The fabled meeting between bondholders and authorities to discuss debt restructuring/refinancing is set for today. As previously announced, Vice-President and drug trafficker Tareck El Aissami and Economy Minister Simón Zerpa, both sanctioned by the U.S. Treasury Department, will head this meeting. This in itself is enough reason not to have great expectations, the talks are likely to fail either because bondholders won’t attend, or because they won’t be able to even shake hands, let alone discuss money issues with their interlocutors, pending heavy punishment.
Meanwhile, Maduro confirmed yesterday that talks between his government and the opposition will take place this coming Wednesday: “National dialogue starts this Wednesday. If we want democracy, we can’t have guarimbas, we must find peace through the path of peace.”
Although Mexico, Paraguay, Chile, The Vatican and the United Nations are all set to accompany the process, the guy in charge of this is newly-appointed Communications minister Jorge Rodríguez, who said they’ll attend, but they won’t accept conditions or international meddling. Translation: the opposition’s demands will be ignored once more, and the government won’t take credible international mediators, one of MUD’s express conditions to resume negotiations.
Maduro also announced that, starting this Sunday, 11,890 shops and businesses would be inspected to fight off bachaquerismo and speculation. With his natural charm and humor, he branded this operation Plan Navidades Felices contra la Especulación (Merry Christmas Plan Against Speculation), and ordered that all the products that are being “speculated with” should be taken out for social sale, meaning that soon, several other ítems may join beef and chicken in the mythical land of regulations, and vanish from the shelves for good.

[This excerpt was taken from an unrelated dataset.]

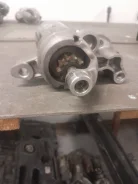 ������� Audi A4 B8 CDN 0001107508 ����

By the way, the guy finally said “Hyperinflation”, but he claimed it was induced by a foreign campaign and promised to solve it through more wage increases and bonuses.
FARC in Venezuela
The FARC, originally Revolutionary Armed Forces of Colombia and now rebranded Alternative Revolutionary Common Force as a political party, held a meeting this weekend in Maracay, Aragua, called “First National Preliminary Assembly,” with the goal of establishing their political organization in the country. According to the event’s invitation, the meeting was necessary in order to face the “complex scenario created by imperialism with the open cooperation of fascism and the far right that are assailing the Bolivarian Republic of Venezuela.” So, FARC is going to create a political party in Venezuela ahead of mayoral elections, while well-established parties such as Voluntad Popular and Primero Justicia struggle to remain afloat amidst a heavy campaign of persecution.
The first round of anti-diphtheria vaccination organized by the Health Ministry in Caracas took place yesterday at the Sambil Mall. Víctor Sánchez, the official in charge of the operation, said that they’re applying not only tetanus toxoid and diphtheria vaccines, but also trivalent viral, anti-hepatitis B, oral anti-polio, pentavalent and BCG (Bacillus Calmette-Guerin).
Meanwhile, two children died in Anzoátegui and Bolívar respectively, while a third child became a victim of the disease in Nueva Esparta and Germán Rodríguez, head of the Health bureau of Guárico, also confirmed the first possible diphtheria case in that state.
European Union foreign ministers approved economic sanctions against the Venezuelan regime, including an arms embargo on any kind of equipment used for repression of peaceful protests, and established the basis for sanctions targeted against individuals. “Everything we do is aimed at seeking dialogue between the government and the opposition to find a democratic and peaceful solution,” said Spanish Foreign Minister Alfonso Dastis.
Russia agreed with Venezuela on the restructuring of a three billion dollar debt, with gradually higher payments over a period of 10 years. The agreement will be signed next Wednesday and will require Venezuela to pay Russian exporters for already-delivered products.
Another assault against the press
Late last night, El Nuevo País reported that their offices in San Agustín, Libertador municipality, were attacked by a group of at least 50 government supporters ready to break down the main entrance and take over the place. The National Guard and the National Police managed to control the situation while the group of people claimed they were waiting for “orders from above” to proceed. Sadly, we should expect many more of these incidents, now that the ANC approved its long-promised law against hate.